During the holiday season, department stores, catalog retailers and The Swiss Colony aren't the only businesses anxiously queuing up for a slice of the fourth-quarter pie, i.e. your holiday wallet. Been grocery shopping lately?
What a difference a few days makes! By November 2, Halloween's candy displays have given way to a maze of buy-me buy-me holiday foodstuffs.
No more straight shots down the aisle. Even in the dog food aisle, shoppers must dodge flimsy cardboard displays of holiday this-n-that. Formerly well-mannered spices abandon their tidy shelves and tower in unsteady stacks at odd corners. Holiday paper goods, holiday turkey pans, holiday stuffing mix, even holiday toilet tissue force shopping carts into desperate evasive maneuvers down every aisle.

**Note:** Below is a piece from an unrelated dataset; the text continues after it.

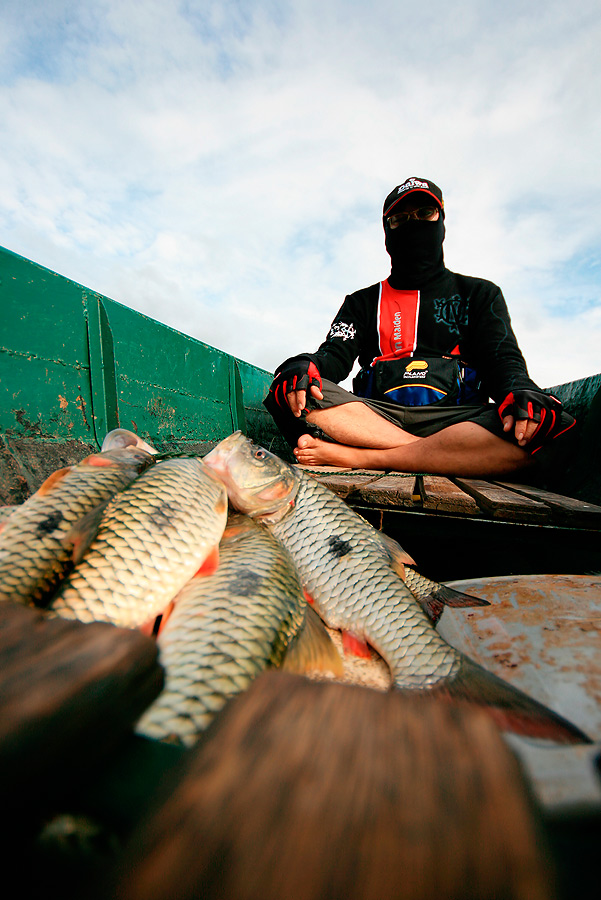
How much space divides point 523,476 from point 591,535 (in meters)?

It's those grocery guys. They want your money. If you shop wisely, you can fund your family's holiday meals for less than you think--and for lots less than the grocery guys want you to spend!
How? By understanding how to play the Grocery Game. You must get inside the heads of those very same grocery guys.
Food and the holidays go hand-in-hand. Holiday cooking magazines are among the first signs of an approaching holiday season. Sumptuous desserts, winsome cookies, glowing turkeys warm our images of Thanksgiving, Christmas and the New Year.
"Frugal" holiday meals? Something of a conundrum, isn't it? The very nature of holiday meals is to express the value of abundance.